WHAT IS ASKED: Rewrite the stretch from the line containing "Examining the white" through the line containing "0.92 meters", changing "pole" to "post" and leaving everything else untouched. Return only those lines.

ITEMS:
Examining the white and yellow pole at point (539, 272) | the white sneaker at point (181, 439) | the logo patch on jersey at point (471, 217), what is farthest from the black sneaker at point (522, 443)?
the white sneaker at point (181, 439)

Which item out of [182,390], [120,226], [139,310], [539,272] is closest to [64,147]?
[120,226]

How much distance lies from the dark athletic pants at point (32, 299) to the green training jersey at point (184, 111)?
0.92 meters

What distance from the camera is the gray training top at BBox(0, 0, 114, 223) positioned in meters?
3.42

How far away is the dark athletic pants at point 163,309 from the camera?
==
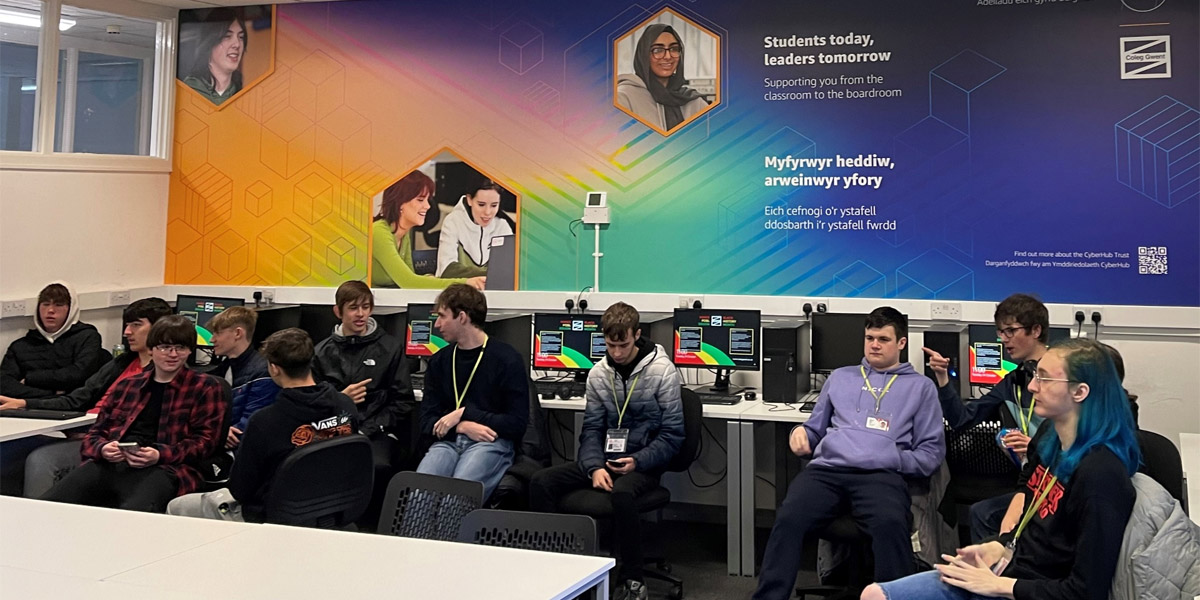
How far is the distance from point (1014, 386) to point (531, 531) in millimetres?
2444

THE OUTPUT:
Examining the white and yellow post at point (539, 272) | the white sneaker at point (181, 439) | the logo patch on jersey at point (471, 217), what is farthest from the black sneaker at point (522, 443)?
the white sneaker at point (181, 439)

Which item out of [182,390], [120,226], [139,310], [539,272] is closest to [64,147]?
[120,226]

How much distance lies from the dark athletic pants at point (32, 299) to the green training jersey at point (184, 111)?
0.92 meters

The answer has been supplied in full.